Risking 1% of 100000 (1000 in first round in other words).

Lets say a RR of 1,5 (but most would probably prefer higher),

(Winning percent 50%, doesn’t really change the calculations but how often we get winnings streaks.

Lets risk a lets say a forth won capital since last loser.

We first win 1500 Lets risk 375 extra next time. If a loser we are now down 1% of 101500 and 375 extra. 100110 in other words.

Not that bad, still positive.

Lets say I win four a row then a loser (not THAT uncommon with 50% winners),

With 1% risked of current capital I get:

100000

101500

103022,5

104568

106136

105074

With using an antimartingale of 25% risked of winnings since last loser

100000

101500

103585

106483

110512

106779

I have run simple excel simulations of this and over the long run never seen this system get beat by the straight linear system.

But I have run a monte carlo simulation of this a few times (1000 trades in a series 10000 times) and the average is always better (by a lot) with using a modified anti martingale.

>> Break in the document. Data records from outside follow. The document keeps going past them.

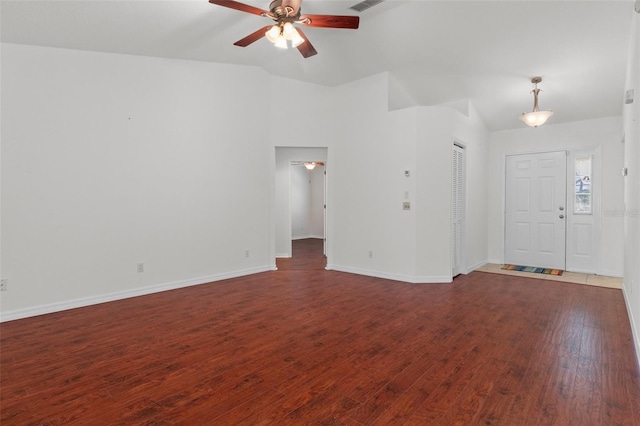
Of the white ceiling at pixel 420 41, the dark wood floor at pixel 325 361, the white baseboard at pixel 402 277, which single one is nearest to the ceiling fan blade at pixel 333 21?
the white ceiling at pixel 420 41

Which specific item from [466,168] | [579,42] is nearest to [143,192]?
[466,168]

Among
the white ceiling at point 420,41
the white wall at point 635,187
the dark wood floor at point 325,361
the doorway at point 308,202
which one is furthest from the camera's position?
the doorway at point 308,202

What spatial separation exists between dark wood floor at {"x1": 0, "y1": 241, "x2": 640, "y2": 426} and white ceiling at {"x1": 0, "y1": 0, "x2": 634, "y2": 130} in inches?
122

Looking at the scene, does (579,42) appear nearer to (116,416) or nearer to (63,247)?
(116,416)

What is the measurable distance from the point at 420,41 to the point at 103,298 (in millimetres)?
5231

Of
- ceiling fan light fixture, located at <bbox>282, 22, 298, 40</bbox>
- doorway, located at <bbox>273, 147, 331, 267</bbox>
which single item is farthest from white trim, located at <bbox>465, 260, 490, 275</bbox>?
ceiling fan light fixture, located at <bbox>282, 22, 298, 40</bbox>

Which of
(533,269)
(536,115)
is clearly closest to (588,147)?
Answer: (536,115)

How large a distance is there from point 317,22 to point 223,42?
1.89 m

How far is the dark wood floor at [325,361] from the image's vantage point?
2006 millimetres

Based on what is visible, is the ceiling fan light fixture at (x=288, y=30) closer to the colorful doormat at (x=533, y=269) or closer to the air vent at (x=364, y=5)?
the air vent at (x=364, y=5)

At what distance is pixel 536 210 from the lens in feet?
21.1

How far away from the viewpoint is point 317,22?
10.4 ft

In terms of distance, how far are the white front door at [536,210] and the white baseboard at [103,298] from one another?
17.7ft

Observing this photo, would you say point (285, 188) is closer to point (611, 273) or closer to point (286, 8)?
point (286, 8)
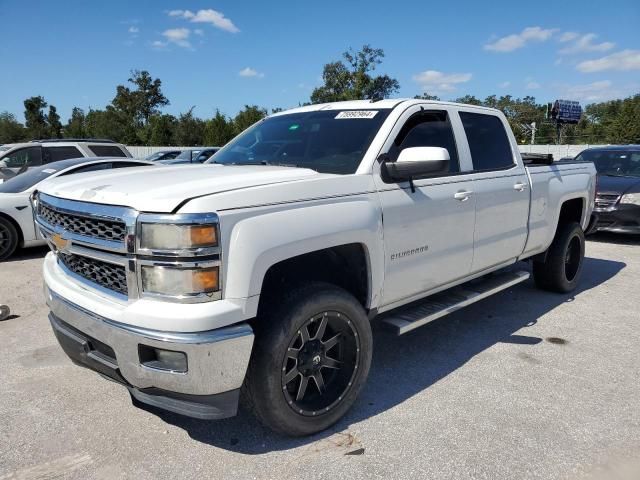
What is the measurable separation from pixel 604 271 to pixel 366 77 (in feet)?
127

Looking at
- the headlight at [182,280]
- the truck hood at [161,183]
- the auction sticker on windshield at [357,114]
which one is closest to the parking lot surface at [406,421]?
the headlight at [182,280]

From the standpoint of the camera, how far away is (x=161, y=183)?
262cm

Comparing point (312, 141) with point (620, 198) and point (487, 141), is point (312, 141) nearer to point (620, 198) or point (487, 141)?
point (487, 141)

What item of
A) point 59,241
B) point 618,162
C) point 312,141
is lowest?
point 59,241

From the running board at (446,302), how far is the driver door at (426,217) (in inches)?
6.1

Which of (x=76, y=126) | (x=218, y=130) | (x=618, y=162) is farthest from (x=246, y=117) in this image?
(x=618, y=162)

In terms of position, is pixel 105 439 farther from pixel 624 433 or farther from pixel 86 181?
pixel 624 433

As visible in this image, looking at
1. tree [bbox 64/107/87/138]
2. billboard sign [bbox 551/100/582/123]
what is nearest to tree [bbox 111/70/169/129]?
tree [bbox 64/107/87/138]

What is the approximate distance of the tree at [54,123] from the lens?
66.3 metres

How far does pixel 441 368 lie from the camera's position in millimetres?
3865

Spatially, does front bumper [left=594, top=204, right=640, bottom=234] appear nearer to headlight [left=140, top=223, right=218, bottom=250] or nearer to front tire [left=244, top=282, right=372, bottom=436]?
front tire [left=244, top=282, right=372, bottom=436]

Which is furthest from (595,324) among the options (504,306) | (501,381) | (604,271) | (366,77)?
(366,77)

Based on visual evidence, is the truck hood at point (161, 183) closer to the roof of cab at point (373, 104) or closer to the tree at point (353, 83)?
the roof of cab at point (373, 104)

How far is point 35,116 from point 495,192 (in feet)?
241
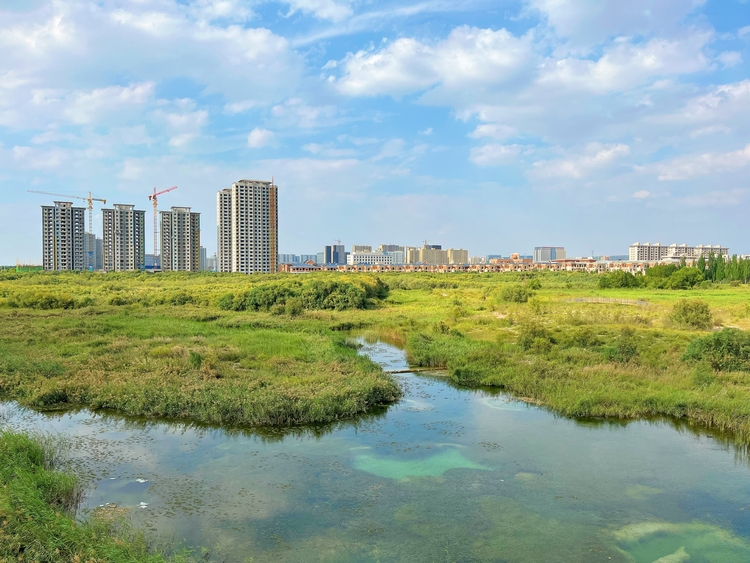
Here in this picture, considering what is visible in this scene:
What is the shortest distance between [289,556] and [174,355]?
43.0 feet

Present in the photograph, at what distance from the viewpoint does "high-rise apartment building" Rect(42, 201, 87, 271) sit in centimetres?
9462

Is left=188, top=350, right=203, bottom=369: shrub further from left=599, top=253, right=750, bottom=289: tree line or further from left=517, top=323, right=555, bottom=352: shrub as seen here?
left=599, top=253, right=750, bottom=289: tree line

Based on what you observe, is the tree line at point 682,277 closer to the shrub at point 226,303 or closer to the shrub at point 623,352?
the shrub at point 226,303

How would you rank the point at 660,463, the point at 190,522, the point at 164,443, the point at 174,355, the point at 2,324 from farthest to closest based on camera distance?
the point at 2,324, the point at 174,355, the point at 164,443, the point at 660,463, the point at 190,522

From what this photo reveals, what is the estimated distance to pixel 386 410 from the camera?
15.8 m

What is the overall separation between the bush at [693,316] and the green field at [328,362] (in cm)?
23

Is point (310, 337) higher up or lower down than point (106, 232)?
lower down

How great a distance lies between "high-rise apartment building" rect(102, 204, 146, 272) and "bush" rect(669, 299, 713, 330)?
9591 centimetres

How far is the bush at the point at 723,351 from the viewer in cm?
1811

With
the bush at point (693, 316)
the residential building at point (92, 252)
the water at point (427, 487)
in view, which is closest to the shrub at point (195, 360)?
the water at point (427, 487)

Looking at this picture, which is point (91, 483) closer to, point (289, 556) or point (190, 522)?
point (190, 522)

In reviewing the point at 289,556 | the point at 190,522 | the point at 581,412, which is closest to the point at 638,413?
the point at 581,412

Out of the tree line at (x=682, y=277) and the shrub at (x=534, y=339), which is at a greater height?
the tree line at (x=682, y=277)

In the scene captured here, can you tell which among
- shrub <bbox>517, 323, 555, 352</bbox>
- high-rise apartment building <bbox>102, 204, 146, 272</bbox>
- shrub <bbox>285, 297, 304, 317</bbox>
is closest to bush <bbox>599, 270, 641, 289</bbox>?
shrub <bbox>285, 297, 304, 317</bbox>
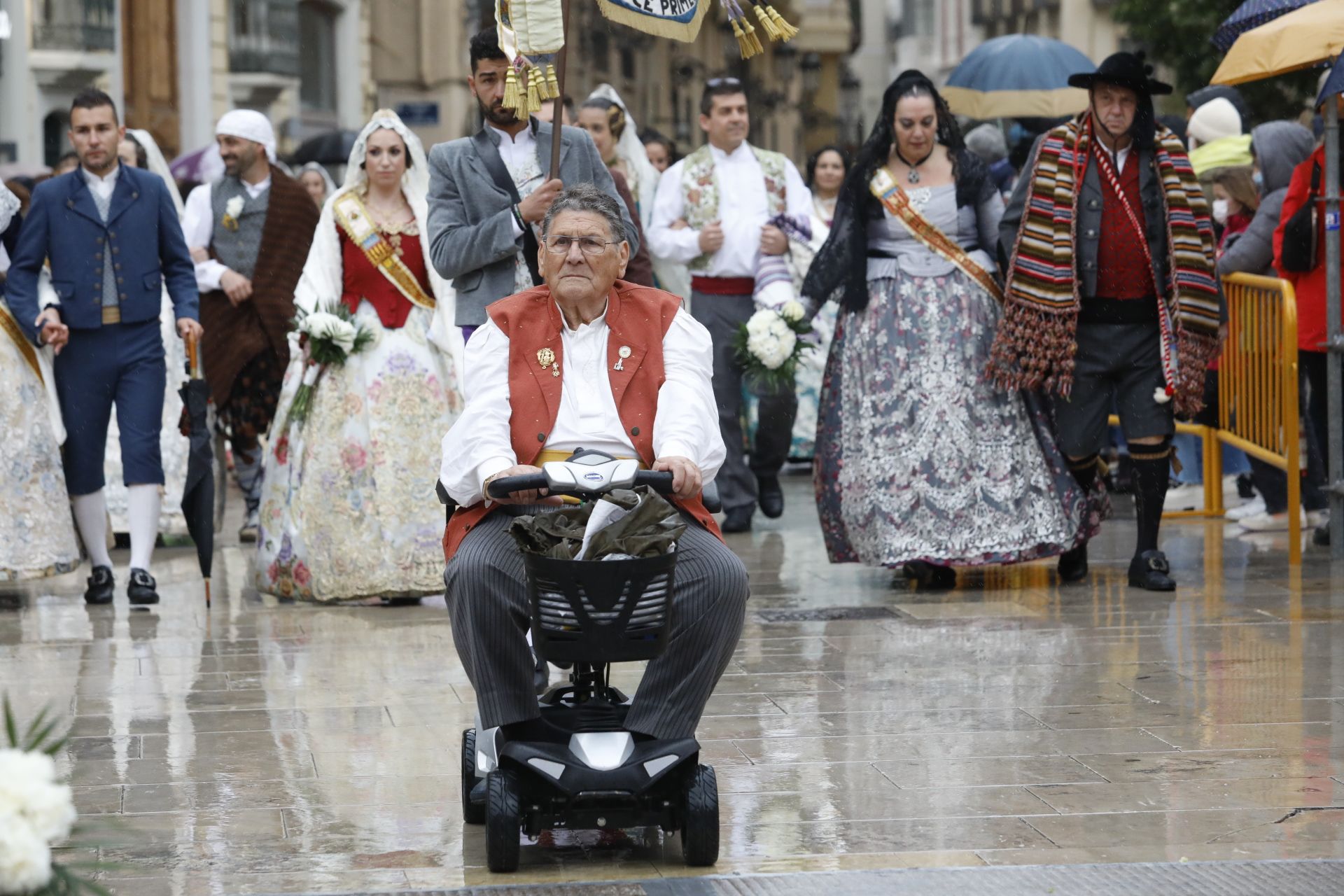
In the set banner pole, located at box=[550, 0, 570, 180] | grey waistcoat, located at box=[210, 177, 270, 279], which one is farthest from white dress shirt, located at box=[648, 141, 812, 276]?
banner pole, located at box=[550, 0, 570, 180]

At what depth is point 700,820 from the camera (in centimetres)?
479

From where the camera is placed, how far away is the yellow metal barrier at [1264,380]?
9.49 m

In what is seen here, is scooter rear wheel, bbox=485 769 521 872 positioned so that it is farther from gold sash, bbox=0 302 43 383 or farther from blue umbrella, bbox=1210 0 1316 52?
blue umbrella, bbox=1210 0 1316 52

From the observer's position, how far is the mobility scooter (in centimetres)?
463

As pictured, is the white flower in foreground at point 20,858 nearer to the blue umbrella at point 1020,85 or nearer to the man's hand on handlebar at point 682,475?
the man's hand on handlebar at point 682,475

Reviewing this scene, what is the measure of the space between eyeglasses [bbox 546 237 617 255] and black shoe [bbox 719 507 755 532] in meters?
6.00

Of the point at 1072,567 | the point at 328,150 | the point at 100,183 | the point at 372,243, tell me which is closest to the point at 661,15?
the point at 372,243

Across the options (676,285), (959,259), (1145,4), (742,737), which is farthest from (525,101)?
(1145,4)

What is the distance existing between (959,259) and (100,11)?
17.2m

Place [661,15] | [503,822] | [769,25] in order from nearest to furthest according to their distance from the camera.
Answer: [503,822]
[769,25]
[661,15]

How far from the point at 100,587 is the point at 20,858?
6152mm

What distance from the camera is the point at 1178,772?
5648mm

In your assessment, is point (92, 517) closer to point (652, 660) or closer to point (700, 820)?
point (652, 660)

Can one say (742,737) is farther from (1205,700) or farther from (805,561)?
(805,561)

The lowest outcome is lower (it actually is quite easy to calculate worst case since that is if you get every other winner and losers. But frankly. That is highly unlikely.

Over 1000 trades (10000 simulations) the average difference (difference calculated as winnings anti martingale/winnings linear) between the systems are average 3,8. Min 0,778 and max 139. Repeated simulations get similar results (the min stays basically the same, average is just under 4… the max varies wildly though. 400. 200 etc.)

The hard part is of course how to implement this.

Do the strings of winners depend on my focus and ability or that a pair is behaving in a way that makes it easy to trade?

In other words:

Do I make a system where a winning trade in the EURUSD makes me raise the risk only on the next EURUSD trade or on the next trade independent of which pair it is?

It’s an interesting idea, and would make logical sense to lock in the winnings, and not reinvest all. I’ve used very similar strategies with martingale. But there you have the reverse position – as it’s the counter strategy. What I do is increase my stake on each round (by locking in winnings). That additional exposure reduces the probability of being knocked out (by allowing greater drawdown).

If you are reducing exposure on each round, according to winnings, that can be done by taking a smaller trade size on each round, or reducing the number of allowed legs in your trade sequence.

Not sure what your reasoning behind switching pairs is. But I would also say there’s strong market dependence, as to when each strategy works and the results achieved. So switching to a new pair, following winning trades on another would be somewhat unpredictable.

How about an anti martingale grid?

🙂

Hey, I think this is a beautiful article and is the basis of nice ideas.

I am designing something like an martingale and an anti-m grid Nigel…so please feel free to chat me up!

Overall my desire is to make a martingale grid, that in case of a trend goes into an anti-m one.